Buchanan Against the Conservatives
by
Laurence
M. Vance
Recently
by Laurence M. Vance: Stupid
Rule; Stupid Republicans
It’s not just
the liberals
who are against Pat Buchanan.
When it comes
to the issue of foreign policy, the conservatives are against him
as well. Most all of them.
With the exception
of Ron Paul, the current and former Republican presidential candidates
are against him – Mitt Romney, Newt Gingrich, Rick Santorum, Rick
Perry, and Herman Cain. And so are previous candidates like John
McCain and Sarah Palin
Conservative
magazines are against him. Publications like National Review
and the Weekly Standard.
Conservative
think tanks are against him. Organizations like the Heritage Foundation
and the American Enterprise Institute.
Conservative
talk show hosts are against him. Levin, Hannity, O’Reilly, Limbaugh
– take your pick.
Republicans
in the House are against him, including the leaders: John Boehner,
Eric Cantor, and Kevin McCarthy.
Republicans
in the Senate are against him, including the leaders: Mitch McConnell
and John Kyl.
Other members
of Congress are against him – like interventionist, warmonger, and
imperial vulture Lindsey
Graham.
Conservatives
in general are against him. At the recent CPAC presidential straw
poll, Ron Paul received only 12 percent of the vote. It is Congressman
Paul’s views on foreign policy – which are very similar to Buchanan’s
– that are unconscionable to most of the conservatives in attendance.

Spatial reasoning question records
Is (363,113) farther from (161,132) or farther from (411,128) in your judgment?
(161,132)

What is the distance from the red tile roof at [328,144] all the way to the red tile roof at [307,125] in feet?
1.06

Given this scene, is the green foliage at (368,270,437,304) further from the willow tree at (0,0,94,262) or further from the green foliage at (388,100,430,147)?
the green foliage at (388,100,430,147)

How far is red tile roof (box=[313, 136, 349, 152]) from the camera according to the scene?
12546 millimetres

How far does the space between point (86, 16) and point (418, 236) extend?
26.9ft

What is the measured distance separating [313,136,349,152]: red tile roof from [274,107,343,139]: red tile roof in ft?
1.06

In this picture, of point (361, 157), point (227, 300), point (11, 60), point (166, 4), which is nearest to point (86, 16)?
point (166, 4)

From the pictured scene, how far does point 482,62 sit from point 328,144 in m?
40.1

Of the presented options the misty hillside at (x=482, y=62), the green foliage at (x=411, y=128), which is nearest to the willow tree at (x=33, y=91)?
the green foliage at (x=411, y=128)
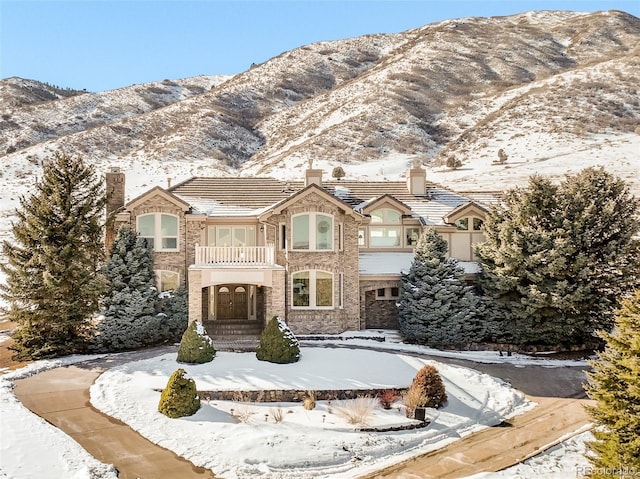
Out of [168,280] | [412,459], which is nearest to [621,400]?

**Task prompt**
Can you reproduce the entire article on Buchanan and the conservatives word for word?

**Result of this task**
Buchanan Against the Conservatives
by
Laurence
M. Vance
Recently
by Laurence M. Vance: Stupid
Rule; Stupid Republicans
It’s not just
the liberals
who are against Pat Buchanan.
When it comes
to the issue of foreign policy, the conservatives are against him
as well. Most all of them.
With the exception
of Ron Paul, the current and former Republican presidential candidates
are against him – Mitt Romney, Newt Gingrich, Rick Santorum, Rick
Perry, and Herman Cain. And so are previous candidates like John
McCain and Sarah Palin
Conservative
magazines are against him. Publications like National Review
and the Weekly Standard.
Conservative
think tanks are against him. Organizations like the Heritage Foundation
and the American Enterprise Institute.
Conservative
talk show hosts are against him. Levin, Hannity, O’Reilly, Limbaugh
– take your pick.
Republicans
in the House are against him, including the leaders: John Boehner,
Eric Cantor, and Kevin McCarthy.
Republicans
in the Senate are against him, including the leaders: Mitch McConnell
and John Kyl.
Other members
of Congress are against him – like interventionist, warmonger, and
imperial vulture Lindsey
Graham.
Conservatives
in general are against him. At the recent CPAC presidential straw
poll, Ron Paul received only 12 percent of the vote. It is Congressman
Paul’s views on foreign policy – which are very similar to Buchanan’s
– that are unconscionable to most of the conservatives in attendance.